In discussing a diet that omits meat and animal products, the subject of nutritional deficiencies is bound to come up. If planned correctly, you have no cause for concern. If anything, you are likely to start getting more of the nutrients you need to function optimally. When studied, one group of vegetarians was found to be achieving higher levels of almost every nutrient, including calcium, iron, and various vitamins. The only exception is vitamin B12, which is absolutely crucial if embarking on a plant-based diet. Once acquired from unclean vegetables, we no longer have access to a natural source of B12. Fortunately, it only takes a sprinkle of nutritional yeast or a daily or weekly supplement to meet your requirements.
While the intended effect of this book is good health, it's imperative to highlight other beneficial outcomes of leading a plant-based diet. We find ourselves avidly recycling, taking the bus, and switching off lights in order to do our bit for the environment. But the biggest contribution may be stop eating meat. Animal agriculture accounts for 9% of global carbon dioxide emissions, and livestock account for 37% of human-caused methane emissions. Methane is 20 times more potent than carbon dioxide as a greenhouse emission, and the biggest culprit is cattle. If you can't give up other kinds of meat, at least work on eliminating beef from your diet.
It won't come as any surprise that Gregor is a vegan, and as you read How Not To Die, it starts to read suspiciously like propaganda, presenting only evidence that fit the authors only plants are good all animal products are bad, point of view. Critics pointed out that the way Gregor has misrepresented the results of studies or cherry-picked evidence. There's also the fact that we're all genetically different, and so require different diets for optimum health. Some people, such as his grandmother, may benefit more than others by going vegan. To be fair, Gregor doesn't actually push for a vegetarian or vegan diet, only for one that has been proven to reverse heart disease and other diseases. In his mind, this happens to be a whole food plant-based one. One of his mission is to educate the public beyond what he considers the hidden agenda of government, big agriculture, and big pharma, and he does this through his nonprofit site, nutritionfacts.org.

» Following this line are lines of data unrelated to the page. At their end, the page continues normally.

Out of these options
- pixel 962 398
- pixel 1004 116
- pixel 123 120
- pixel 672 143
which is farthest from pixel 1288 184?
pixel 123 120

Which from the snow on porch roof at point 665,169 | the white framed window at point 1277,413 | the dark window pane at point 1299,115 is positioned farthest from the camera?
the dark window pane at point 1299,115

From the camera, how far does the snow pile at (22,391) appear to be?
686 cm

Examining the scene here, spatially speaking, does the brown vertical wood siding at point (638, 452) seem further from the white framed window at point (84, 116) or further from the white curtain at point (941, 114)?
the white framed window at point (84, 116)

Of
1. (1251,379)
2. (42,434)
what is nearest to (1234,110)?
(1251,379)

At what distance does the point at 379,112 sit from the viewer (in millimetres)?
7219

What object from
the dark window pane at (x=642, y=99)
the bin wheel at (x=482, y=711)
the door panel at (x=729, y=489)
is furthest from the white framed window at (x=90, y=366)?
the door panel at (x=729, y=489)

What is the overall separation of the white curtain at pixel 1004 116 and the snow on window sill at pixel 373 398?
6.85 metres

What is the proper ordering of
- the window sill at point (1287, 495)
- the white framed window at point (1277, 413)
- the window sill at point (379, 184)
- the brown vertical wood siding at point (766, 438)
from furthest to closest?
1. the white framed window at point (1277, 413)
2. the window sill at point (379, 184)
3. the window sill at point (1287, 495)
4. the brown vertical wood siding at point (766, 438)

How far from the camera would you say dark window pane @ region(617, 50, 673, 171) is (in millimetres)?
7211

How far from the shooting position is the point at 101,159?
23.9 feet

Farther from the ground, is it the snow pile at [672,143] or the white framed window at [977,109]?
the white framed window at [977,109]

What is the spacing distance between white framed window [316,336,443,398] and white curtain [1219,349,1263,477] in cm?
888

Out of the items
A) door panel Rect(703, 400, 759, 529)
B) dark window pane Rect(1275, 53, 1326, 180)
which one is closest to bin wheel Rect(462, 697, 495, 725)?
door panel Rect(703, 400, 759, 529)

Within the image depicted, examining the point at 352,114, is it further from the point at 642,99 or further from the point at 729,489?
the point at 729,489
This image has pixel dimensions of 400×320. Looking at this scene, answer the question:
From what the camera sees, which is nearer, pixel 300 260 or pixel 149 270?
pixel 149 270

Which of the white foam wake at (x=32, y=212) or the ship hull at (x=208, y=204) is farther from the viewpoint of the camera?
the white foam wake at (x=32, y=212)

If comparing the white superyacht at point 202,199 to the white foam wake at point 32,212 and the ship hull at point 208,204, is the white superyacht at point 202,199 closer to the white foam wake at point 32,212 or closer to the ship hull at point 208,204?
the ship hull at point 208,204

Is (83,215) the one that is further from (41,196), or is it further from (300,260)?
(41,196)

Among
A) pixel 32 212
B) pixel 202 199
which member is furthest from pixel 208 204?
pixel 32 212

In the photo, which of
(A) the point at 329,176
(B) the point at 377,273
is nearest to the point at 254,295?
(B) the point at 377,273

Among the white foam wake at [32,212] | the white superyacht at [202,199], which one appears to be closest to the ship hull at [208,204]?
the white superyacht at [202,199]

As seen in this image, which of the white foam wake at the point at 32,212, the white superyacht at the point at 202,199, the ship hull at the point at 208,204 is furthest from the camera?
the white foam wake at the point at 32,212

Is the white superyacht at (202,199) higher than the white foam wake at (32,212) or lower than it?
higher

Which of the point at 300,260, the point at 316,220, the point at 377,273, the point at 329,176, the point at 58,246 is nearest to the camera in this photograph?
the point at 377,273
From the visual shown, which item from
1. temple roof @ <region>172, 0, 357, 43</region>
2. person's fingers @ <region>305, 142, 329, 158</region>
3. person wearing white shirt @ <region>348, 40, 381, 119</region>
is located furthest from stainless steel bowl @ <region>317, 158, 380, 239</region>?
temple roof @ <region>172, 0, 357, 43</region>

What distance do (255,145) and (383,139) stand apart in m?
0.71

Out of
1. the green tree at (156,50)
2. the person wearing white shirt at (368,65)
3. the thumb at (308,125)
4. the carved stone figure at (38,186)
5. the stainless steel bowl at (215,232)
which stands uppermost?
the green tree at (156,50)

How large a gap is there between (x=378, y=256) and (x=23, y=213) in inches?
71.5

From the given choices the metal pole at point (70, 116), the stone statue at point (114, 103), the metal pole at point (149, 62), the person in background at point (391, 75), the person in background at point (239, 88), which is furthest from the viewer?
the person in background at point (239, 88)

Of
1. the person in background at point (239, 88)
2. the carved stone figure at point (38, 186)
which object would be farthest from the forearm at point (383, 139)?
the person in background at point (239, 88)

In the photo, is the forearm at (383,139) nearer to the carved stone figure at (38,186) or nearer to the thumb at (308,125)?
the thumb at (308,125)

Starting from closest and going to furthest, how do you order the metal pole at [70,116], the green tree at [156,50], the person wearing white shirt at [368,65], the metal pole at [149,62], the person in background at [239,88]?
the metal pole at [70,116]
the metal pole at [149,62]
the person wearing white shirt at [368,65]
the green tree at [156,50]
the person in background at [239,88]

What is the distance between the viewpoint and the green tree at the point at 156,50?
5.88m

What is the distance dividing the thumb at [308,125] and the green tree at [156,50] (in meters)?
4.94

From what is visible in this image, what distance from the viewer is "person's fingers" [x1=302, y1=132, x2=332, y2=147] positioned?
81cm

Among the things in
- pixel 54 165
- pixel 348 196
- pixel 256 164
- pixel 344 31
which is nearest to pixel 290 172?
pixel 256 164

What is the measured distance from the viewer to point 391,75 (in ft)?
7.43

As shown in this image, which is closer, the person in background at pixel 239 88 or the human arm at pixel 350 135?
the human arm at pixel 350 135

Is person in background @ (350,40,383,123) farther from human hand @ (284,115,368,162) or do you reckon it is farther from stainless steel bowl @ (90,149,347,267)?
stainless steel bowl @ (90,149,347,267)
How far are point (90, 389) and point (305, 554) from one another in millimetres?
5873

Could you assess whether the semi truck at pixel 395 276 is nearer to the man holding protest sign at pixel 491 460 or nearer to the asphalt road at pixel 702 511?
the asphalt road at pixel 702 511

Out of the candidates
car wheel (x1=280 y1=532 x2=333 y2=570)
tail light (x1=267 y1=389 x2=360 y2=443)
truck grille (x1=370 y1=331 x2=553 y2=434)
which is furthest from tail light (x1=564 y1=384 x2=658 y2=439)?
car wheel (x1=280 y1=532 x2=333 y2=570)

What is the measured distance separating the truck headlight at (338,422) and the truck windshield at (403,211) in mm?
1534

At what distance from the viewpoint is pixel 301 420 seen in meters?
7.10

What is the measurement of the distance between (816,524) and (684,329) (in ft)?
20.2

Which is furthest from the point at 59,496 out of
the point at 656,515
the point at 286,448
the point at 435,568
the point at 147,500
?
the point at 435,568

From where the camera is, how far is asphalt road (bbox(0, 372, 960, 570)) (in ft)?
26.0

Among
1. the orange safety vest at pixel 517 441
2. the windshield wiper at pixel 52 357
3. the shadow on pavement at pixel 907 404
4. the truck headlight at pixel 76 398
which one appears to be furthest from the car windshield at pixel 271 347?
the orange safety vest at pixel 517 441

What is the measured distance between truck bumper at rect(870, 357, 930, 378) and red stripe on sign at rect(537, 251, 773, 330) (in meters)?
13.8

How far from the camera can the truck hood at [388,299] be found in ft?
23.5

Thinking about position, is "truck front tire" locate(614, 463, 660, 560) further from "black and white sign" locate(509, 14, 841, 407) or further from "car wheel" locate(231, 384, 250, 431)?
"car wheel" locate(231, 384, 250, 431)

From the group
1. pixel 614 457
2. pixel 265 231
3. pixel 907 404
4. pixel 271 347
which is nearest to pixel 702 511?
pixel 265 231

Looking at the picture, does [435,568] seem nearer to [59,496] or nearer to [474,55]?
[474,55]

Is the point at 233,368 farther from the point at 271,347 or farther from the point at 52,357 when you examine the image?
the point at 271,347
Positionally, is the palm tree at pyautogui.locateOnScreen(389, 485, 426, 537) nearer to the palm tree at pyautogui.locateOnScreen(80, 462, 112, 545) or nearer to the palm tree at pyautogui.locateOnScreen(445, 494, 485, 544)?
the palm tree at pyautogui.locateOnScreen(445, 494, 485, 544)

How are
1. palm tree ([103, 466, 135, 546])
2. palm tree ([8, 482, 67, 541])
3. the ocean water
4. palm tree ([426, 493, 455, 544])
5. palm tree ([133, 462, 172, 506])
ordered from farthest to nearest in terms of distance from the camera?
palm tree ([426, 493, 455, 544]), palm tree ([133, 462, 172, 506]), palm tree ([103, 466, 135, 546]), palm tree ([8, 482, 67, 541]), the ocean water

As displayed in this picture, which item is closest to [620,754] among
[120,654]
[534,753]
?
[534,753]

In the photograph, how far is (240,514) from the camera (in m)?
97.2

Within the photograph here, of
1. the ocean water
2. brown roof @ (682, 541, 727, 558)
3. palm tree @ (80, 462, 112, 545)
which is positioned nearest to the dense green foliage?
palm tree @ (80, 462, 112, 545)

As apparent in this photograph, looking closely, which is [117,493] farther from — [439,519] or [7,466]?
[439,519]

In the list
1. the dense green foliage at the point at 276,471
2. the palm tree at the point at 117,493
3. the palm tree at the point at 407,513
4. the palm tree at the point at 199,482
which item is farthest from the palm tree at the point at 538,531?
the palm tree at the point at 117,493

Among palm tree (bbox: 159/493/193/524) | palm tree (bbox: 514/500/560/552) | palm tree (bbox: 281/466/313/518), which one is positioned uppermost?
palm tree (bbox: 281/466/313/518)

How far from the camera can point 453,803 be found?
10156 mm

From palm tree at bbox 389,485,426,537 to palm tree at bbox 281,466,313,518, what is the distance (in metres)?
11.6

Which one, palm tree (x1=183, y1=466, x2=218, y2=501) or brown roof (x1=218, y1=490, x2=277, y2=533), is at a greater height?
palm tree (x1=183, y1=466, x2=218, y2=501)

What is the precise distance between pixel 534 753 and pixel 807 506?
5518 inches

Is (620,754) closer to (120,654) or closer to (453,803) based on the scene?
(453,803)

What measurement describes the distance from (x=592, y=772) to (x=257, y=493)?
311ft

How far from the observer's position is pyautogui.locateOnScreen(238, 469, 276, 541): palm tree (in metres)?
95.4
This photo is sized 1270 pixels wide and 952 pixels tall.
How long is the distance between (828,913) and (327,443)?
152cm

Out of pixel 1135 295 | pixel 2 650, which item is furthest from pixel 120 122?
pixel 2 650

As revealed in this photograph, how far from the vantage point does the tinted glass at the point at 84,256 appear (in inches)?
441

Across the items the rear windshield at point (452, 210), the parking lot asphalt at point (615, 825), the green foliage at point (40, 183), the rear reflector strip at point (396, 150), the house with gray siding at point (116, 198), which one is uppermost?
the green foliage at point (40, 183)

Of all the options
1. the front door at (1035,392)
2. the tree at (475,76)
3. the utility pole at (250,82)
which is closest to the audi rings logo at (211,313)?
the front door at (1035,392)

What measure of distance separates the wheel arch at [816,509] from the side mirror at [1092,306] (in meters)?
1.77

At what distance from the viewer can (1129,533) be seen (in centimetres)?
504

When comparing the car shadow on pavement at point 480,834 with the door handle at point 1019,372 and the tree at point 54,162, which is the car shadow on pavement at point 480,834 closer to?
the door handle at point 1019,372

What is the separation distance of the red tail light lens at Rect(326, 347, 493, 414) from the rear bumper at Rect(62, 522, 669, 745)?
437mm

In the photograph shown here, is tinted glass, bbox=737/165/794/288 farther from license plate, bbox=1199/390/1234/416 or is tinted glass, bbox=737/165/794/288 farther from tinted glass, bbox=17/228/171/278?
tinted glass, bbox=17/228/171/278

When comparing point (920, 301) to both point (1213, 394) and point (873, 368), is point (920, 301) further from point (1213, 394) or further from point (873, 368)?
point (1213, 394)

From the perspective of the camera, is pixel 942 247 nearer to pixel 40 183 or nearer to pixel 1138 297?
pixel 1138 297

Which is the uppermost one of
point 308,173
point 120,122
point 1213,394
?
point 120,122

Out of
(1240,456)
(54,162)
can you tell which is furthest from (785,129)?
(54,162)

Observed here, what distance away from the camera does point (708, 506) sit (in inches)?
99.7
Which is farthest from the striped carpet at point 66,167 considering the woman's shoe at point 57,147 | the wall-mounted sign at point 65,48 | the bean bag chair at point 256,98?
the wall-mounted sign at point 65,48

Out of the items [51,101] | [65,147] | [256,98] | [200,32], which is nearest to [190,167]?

Even if you don't fully agree with him, the site has a wealth of great information that may prolong your life or prevent disease. We're wrapping up our discussion on How Not To Die. In this last lesson, we've learned that we aren't done with eating healthy just by knowing better. Gregor offers resources and practices to actually improve your health. You can literally start this right now and set a plan for yourself.
We're told that we are born into ill health. That disease is a side effect of simply being alive. But after reading How Not To Die, you realize there is a choice. Do you want blood that stifles cancer growth or promotes it? Food that stiffens your arteries or relaxes them? A life filled with energy and contentment, or pills and hospitals. And the best part is it's so easy. Here he is again on Toxic Google. And I mean, spoiler alert, it's the same healthy diet that they say. Healthful eating is like paying into a pension pot. You're acting now to defend against the future. The question is, what kind of future do you want that to be?